The China Insurance Regulatory Commission (CIRC) recently issued a warning to mainland residents on the risks of purchasing insurance products in Hong Kong in view of the surge in cross-border deals.

In a statement, CIRC highlighted those risks in five aspects, namely legal, foreign exchange, yield, policy surrender and specific clauses.

The warning came amid the boom in Hong Kong’s life insurance market thanks to the dramatic surge in spending by mainland visitors on new policies last year. According to statistics, mainland visitors’ new office premiums amounted to HK$31.6 billion, representing 24.2% of the total new office premiums (HK$130.9 billion) for individual business in 2015. In March this year, rumours were rife about China’s imminent move to halt jumbo insurance policies. Officials of the State Administration of Foreign Exchange said that individual mainland residents buying life insurance and with-profits insurance policies offshore are transactions in the capital account. Such transactions have not been liberalised under the current foreign exchange management policy.

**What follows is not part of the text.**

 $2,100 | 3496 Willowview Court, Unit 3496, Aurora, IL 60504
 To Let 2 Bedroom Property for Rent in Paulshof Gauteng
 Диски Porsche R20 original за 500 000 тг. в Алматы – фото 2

CIRC warned that insurers are not protected by PRC laws.

First, mainland residents buying Hong Kong insurance policies are required to travel to Hong Kong and sign the relevant policy. Purchasing Hong Kong policy in the mainland is underground deal which is illegal and not eligible for legal protection either in the mainland or in Hong Kong.

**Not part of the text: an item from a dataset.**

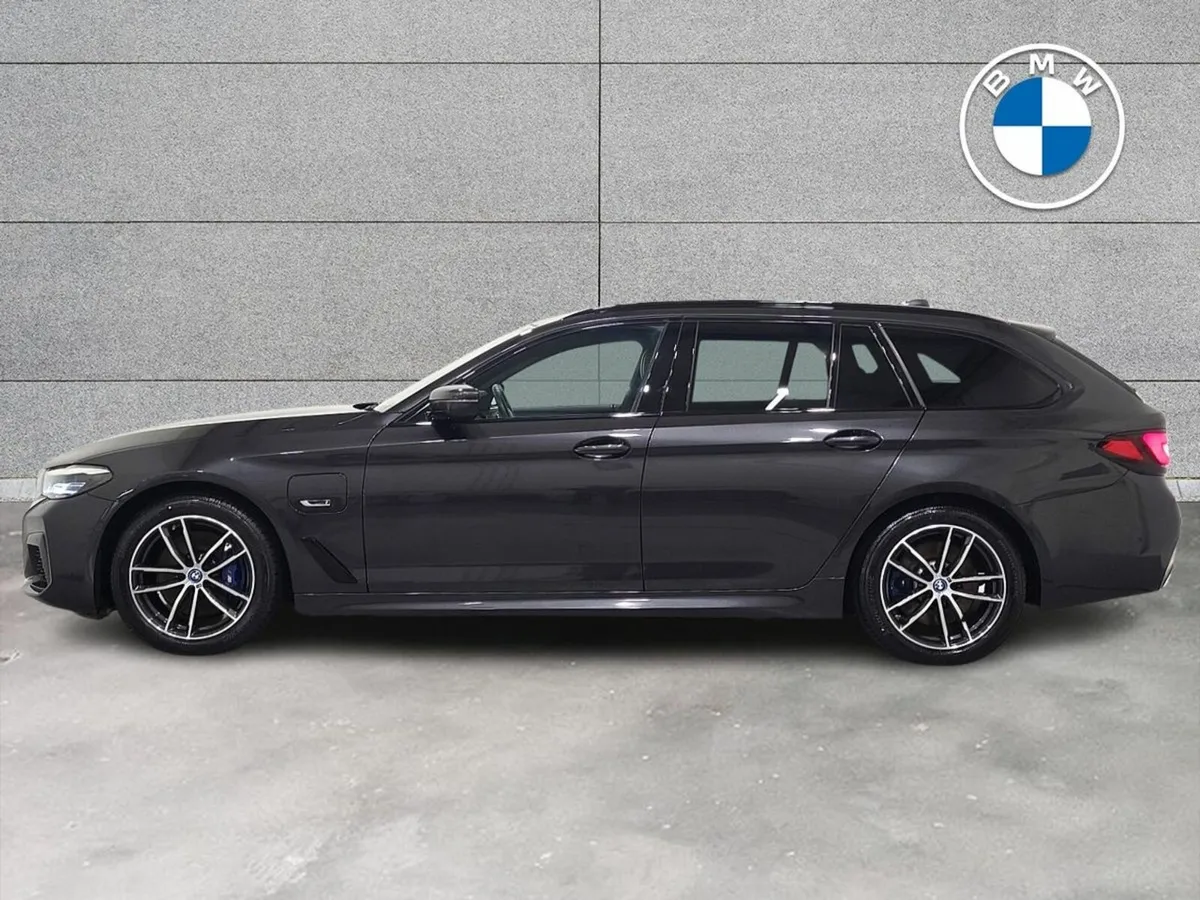 BMW 5-Series 530e M Sport Touring - Image 4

Second, Hong Kong laws are applicable to insurance purchased by mainland residents in Hong Kong. The insured will litigate in accordance with the laws of Hong Kong in case of any disputes. Compared with the mainland, litigation fees in Hong Kong are higher, resulting in higher costs in time and money. While they may choose to lodge insurance claims complaints to Hong Kong’s Insurance Claims Complaints Bureau which can only handle compensation of up to HK$1 million, compensation disputes of jumbo insurance policy cannot be adjudicated by the Bureau.

Third, returns for the policy carry uncertainty and policyholders need to manage own exchange rate risk. On the one hand, compensation and claims are settled in Hong Kong dollar/US dollar, consumers need to bear the foreign exchange risk. On the other hand, individual mainland residents travelling outside the mainland to buy life insurance and with-profits policies that are entitled to reversionary bonus are transactions under the capital account. Such transactions have not been liberalised under the current foreign exchange management policy. There are some policy risks.

Fourth, the bonus rates of with-profits policies are not guaranteed. Mainland insurance products are subject to the current regulatory requirements of paying out on the basis of low, medium, or high bonus rates, with the interest rate ceiling of 3%, 4.5% and 6%, respectively. In Hong Kong, market forces operate in the insurance industry which has no clear requirements for bonus rates although most products usually give investment yield of more than 6% as bonuses. Bonus itself is non-guaranteed income, which has great uncertainty.

Fifth, policyholders will suffer great loss if a policy is surrendered in the beginning years during which the cash value of the policy is low. Surrender halfway, they can only get the cash value of the policy. Hong Kong regulators do not have specific requirement on the cash value of insurance products. The cash value of the majority of long-term policies paid in regular installments is very low in the beginning years, or at zero within the first two years. Policyholders will suffer great loss if they surrender the policy during this period.

In addition, contracts of the Hong Kong insurance products are written in traditional Chinese characters and English and are expressed differently from those of the mainland. Policyholders are advised to carefully read the terms, fully understand the major clauses such as insurance liability and conditions for making claims to avoid dispute arising from inaccurate understanding of the terms.